[Data excerpts]
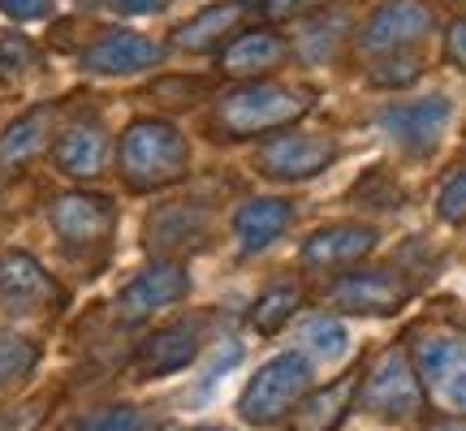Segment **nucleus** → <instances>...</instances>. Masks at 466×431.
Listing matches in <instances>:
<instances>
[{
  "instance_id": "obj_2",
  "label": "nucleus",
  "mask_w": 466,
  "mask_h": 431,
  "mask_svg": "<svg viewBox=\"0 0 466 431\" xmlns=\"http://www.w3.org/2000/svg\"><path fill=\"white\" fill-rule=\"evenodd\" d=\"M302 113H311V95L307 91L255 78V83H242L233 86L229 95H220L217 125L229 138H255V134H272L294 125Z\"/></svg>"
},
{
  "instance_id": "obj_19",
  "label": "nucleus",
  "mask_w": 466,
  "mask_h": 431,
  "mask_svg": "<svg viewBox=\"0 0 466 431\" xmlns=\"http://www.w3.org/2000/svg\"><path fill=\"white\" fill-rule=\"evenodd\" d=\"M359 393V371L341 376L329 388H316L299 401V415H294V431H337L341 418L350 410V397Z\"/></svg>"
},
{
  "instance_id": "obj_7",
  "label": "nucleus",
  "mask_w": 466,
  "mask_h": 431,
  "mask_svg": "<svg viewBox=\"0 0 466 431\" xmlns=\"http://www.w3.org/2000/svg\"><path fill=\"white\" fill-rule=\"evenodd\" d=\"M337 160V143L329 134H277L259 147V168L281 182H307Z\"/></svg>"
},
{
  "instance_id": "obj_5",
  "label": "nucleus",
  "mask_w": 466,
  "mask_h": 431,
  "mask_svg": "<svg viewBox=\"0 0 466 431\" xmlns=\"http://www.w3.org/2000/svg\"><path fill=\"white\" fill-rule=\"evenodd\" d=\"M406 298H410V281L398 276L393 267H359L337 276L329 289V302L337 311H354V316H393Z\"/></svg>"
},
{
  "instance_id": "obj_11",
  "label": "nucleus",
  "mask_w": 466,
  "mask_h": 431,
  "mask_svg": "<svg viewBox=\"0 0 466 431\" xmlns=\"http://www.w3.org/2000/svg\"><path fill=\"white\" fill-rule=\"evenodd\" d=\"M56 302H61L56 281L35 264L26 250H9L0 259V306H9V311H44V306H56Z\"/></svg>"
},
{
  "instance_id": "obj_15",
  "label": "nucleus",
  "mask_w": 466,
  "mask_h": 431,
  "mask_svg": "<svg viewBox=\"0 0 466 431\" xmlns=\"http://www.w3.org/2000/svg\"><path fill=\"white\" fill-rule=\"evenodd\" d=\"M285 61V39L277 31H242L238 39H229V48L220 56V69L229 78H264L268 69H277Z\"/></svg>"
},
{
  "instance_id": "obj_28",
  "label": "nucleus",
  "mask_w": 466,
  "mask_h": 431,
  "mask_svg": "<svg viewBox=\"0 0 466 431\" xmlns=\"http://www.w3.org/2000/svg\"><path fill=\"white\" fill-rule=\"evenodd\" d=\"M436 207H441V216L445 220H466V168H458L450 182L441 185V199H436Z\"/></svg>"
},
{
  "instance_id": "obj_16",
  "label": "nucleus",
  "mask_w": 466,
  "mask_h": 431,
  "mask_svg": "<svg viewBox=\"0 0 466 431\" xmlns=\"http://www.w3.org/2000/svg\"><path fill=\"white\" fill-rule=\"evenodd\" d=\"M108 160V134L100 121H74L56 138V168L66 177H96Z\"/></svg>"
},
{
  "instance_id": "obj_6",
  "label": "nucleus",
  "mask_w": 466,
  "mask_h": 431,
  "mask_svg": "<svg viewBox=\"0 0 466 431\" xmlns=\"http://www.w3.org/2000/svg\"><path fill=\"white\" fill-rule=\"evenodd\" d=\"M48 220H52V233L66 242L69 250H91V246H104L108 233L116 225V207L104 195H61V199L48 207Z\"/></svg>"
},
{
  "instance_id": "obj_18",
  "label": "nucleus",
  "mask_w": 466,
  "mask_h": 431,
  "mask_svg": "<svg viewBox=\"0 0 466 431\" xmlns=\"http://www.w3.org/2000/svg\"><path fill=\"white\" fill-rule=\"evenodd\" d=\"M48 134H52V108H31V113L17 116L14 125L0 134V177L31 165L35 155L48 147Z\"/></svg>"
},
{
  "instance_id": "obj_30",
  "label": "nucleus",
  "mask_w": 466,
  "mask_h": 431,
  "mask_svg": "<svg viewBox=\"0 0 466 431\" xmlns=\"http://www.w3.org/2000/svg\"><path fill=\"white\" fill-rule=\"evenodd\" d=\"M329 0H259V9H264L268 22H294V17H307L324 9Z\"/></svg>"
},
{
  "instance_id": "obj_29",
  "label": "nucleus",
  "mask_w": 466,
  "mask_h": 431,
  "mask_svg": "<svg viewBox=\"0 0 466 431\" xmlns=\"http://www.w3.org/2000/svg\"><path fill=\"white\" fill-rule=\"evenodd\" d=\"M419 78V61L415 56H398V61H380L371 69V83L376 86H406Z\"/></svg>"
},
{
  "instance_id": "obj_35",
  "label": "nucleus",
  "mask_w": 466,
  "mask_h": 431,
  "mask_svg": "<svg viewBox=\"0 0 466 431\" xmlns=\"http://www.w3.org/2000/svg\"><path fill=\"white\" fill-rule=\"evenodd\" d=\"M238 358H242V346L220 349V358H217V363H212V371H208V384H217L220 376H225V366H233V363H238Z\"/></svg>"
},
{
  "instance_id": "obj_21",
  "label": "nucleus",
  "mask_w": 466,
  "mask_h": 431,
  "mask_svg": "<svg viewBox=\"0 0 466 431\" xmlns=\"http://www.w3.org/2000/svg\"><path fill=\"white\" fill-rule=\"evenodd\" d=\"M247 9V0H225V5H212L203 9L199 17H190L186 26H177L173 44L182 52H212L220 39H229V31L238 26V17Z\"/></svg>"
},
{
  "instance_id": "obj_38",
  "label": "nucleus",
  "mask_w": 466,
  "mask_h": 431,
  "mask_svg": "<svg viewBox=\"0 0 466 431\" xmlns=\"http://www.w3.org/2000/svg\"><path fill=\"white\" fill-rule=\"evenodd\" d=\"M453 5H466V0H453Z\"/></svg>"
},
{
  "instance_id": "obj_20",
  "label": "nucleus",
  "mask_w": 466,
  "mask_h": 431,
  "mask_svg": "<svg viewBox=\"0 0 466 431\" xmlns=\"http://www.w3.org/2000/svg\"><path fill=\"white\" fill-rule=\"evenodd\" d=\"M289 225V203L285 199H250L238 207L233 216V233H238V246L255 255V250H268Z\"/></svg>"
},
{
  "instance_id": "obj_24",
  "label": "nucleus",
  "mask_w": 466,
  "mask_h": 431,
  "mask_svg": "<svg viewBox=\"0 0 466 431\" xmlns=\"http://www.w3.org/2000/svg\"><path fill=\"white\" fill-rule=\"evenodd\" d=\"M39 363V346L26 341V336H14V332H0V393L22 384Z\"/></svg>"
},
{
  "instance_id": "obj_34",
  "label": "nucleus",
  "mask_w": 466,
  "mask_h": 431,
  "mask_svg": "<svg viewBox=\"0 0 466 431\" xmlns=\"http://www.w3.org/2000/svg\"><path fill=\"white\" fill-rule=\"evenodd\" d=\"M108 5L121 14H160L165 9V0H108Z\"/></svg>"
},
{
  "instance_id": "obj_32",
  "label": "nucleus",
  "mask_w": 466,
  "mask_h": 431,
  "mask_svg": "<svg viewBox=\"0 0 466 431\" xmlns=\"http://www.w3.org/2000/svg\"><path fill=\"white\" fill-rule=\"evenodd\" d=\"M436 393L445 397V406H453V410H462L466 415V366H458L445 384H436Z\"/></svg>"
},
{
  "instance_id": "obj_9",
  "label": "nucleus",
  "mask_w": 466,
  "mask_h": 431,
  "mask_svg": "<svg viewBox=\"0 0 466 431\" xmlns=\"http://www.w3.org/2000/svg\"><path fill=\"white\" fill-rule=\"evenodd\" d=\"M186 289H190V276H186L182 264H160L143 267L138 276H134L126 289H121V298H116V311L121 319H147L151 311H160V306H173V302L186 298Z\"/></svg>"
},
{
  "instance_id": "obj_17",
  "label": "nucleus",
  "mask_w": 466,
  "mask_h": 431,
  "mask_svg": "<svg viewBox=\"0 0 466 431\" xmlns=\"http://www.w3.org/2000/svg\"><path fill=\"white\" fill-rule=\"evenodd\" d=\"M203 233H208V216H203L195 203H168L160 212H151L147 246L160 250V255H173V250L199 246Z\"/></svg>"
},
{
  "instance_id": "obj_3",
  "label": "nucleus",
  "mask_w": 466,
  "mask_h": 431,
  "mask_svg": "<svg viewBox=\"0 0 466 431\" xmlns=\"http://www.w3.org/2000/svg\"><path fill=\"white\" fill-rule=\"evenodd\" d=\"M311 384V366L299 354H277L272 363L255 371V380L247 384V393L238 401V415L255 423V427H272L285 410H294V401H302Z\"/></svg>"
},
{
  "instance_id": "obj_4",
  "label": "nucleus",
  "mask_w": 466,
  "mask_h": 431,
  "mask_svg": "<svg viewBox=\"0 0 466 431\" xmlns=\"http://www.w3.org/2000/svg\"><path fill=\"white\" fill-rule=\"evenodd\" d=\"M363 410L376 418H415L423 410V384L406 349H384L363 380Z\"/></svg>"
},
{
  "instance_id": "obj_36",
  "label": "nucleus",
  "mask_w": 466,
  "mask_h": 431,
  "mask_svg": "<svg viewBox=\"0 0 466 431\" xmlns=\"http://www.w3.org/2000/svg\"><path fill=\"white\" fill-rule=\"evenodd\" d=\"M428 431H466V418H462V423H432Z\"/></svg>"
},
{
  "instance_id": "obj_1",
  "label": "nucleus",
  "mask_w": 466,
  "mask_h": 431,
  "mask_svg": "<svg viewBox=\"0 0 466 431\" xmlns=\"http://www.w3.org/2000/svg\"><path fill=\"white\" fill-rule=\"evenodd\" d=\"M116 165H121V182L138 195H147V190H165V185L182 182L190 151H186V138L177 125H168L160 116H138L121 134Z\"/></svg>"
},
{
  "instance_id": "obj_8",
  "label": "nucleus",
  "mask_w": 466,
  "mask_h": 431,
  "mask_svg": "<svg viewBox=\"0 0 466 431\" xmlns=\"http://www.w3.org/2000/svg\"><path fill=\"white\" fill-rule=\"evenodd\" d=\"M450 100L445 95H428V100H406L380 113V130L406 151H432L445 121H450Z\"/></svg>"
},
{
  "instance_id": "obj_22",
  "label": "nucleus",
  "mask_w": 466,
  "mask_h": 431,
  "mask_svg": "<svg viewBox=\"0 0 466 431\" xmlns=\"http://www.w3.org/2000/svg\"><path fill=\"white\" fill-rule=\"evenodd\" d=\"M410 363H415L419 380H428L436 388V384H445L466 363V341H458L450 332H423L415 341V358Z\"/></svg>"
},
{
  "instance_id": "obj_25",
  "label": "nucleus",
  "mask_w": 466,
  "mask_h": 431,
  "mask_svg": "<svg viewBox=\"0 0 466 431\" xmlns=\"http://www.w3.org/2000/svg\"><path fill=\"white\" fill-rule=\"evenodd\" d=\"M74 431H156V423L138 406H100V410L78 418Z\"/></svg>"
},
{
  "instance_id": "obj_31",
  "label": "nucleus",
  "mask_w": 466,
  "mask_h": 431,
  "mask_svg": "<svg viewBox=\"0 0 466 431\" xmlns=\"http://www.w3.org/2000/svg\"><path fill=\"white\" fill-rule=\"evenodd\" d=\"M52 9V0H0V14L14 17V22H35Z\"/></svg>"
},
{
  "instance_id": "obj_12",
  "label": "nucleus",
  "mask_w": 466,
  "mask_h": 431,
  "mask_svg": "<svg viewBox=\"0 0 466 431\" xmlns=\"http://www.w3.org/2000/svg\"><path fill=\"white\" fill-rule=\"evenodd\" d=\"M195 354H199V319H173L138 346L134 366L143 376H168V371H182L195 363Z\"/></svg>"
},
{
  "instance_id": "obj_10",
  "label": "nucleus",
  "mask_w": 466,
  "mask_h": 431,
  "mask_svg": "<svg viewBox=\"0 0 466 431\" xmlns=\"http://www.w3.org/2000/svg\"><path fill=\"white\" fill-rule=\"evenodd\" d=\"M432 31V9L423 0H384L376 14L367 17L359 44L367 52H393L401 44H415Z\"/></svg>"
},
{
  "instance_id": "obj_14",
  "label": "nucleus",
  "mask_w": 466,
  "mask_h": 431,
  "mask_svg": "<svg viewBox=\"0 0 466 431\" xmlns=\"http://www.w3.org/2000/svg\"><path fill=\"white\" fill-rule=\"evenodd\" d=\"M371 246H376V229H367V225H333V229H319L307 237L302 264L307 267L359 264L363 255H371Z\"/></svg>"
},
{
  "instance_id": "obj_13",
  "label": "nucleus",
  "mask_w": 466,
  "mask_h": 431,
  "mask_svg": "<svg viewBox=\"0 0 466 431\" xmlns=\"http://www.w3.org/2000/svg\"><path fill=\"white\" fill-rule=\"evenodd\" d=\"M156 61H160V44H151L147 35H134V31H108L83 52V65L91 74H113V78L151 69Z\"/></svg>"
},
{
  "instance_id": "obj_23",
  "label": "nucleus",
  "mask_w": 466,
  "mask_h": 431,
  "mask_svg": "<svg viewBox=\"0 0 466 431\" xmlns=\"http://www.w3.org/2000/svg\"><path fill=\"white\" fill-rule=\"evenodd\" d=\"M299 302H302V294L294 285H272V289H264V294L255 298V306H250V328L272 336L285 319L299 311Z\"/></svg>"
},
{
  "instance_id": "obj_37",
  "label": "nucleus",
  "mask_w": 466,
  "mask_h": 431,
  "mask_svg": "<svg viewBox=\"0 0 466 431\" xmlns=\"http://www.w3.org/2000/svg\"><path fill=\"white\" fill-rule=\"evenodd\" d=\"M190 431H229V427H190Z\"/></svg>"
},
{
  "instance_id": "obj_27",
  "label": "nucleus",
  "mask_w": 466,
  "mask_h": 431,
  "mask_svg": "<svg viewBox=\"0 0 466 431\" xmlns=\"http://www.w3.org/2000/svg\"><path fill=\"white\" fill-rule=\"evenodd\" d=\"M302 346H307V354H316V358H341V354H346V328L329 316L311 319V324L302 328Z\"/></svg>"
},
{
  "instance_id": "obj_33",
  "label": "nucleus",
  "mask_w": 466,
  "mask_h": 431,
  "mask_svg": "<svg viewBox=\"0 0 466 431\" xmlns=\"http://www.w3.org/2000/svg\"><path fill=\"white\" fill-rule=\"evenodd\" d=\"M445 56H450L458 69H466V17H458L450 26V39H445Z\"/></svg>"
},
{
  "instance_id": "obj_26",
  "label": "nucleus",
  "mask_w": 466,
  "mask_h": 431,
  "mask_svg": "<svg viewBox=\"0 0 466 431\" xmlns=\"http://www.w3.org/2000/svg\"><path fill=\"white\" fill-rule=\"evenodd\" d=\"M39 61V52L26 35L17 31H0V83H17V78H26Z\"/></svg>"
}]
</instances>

* * *

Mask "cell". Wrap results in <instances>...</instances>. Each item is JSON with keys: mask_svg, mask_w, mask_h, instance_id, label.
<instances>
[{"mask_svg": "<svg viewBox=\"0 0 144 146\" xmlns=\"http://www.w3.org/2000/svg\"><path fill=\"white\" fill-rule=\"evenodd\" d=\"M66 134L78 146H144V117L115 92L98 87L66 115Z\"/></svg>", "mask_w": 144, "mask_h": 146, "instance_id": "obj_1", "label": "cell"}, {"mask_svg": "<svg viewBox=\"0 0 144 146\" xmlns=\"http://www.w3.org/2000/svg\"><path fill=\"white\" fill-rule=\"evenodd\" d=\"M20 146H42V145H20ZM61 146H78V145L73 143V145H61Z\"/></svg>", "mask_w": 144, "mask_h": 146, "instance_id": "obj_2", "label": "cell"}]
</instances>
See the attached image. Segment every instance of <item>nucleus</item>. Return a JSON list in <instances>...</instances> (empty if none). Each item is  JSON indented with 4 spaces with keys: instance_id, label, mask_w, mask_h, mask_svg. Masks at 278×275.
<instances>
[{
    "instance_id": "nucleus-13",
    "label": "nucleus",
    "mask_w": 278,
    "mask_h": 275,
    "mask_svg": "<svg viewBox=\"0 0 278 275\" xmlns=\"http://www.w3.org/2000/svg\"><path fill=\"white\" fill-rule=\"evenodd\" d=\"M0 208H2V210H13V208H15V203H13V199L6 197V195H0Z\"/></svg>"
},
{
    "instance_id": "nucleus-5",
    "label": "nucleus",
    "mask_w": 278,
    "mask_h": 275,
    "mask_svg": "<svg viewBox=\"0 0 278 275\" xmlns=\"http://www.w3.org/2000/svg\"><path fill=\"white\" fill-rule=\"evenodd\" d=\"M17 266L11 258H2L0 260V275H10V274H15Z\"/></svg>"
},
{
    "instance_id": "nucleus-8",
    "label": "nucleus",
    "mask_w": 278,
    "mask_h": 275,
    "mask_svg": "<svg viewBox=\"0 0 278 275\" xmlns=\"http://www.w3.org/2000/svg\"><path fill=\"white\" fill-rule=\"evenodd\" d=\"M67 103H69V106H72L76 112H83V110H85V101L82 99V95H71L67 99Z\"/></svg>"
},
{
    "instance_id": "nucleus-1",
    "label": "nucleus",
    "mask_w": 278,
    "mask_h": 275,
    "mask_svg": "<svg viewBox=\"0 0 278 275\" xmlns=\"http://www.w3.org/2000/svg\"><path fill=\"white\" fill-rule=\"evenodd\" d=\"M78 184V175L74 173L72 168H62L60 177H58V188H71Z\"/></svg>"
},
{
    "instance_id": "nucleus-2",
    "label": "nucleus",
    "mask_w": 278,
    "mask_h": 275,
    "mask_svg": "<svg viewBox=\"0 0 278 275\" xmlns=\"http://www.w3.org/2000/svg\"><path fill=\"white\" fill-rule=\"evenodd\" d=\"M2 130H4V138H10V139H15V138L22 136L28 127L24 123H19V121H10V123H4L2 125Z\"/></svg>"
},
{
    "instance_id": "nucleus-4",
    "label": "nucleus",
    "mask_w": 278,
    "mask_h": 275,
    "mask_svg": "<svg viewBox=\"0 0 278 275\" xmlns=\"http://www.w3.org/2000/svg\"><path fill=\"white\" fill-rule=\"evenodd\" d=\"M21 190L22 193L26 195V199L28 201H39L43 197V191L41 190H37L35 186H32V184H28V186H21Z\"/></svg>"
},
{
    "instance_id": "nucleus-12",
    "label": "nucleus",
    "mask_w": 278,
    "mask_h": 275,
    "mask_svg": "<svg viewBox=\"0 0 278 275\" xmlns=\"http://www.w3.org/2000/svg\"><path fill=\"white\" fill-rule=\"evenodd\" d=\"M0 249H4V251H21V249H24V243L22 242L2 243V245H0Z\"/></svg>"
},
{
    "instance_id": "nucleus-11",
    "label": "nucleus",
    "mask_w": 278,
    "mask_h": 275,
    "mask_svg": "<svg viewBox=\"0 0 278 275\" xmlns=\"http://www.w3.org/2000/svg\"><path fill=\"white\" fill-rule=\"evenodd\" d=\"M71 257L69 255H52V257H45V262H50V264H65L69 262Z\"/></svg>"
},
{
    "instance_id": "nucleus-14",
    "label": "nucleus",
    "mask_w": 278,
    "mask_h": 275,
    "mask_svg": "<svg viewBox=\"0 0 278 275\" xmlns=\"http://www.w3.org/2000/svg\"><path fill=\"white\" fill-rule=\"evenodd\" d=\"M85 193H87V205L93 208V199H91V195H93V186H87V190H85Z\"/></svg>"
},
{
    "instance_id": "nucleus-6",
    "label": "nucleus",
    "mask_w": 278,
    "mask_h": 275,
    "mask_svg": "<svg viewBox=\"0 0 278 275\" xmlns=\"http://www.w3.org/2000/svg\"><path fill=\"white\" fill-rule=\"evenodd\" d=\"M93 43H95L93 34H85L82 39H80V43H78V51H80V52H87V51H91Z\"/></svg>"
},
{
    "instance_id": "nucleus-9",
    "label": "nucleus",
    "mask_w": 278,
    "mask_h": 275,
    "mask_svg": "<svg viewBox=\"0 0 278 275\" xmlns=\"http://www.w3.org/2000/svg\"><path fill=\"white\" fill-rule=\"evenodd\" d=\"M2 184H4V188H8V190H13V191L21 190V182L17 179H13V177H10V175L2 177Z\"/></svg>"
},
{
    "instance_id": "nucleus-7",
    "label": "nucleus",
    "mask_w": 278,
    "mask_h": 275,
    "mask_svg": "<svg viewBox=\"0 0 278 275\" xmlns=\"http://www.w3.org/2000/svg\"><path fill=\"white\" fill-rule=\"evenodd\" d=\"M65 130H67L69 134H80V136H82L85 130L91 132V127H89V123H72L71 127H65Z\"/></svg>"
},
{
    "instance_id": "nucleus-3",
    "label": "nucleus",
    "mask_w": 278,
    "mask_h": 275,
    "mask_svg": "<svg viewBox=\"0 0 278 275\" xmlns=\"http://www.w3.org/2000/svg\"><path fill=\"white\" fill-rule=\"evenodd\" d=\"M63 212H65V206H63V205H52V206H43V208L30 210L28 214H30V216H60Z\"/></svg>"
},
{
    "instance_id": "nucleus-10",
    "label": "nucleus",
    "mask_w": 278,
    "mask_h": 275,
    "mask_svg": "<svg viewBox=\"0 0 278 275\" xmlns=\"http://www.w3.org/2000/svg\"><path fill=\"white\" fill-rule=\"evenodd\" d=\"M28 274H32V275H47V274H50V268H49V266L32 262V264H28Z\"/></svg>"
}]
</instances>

■ INSTRUCTIONS TO FOLLOW ■
Collect every line of the data above that contains the string "with". Treat uppercase and lowercase as different.

■ ANSWER TO THE TASK ■
Mask "cell". Wrap results in <instances>...</instances>. Each item is JSON with keys: mask_svg, mask_w, mask_h, instance_id, label.
See the attached image. Segment every instance of <item>nucleus</item>. Return a JSON list in <instances>...</instances> (empty if none). Each item is  JSON indented with 4 spaces with keys: instance_id, label, mask_w, mask_h, mask_svg. Masks at 278×275.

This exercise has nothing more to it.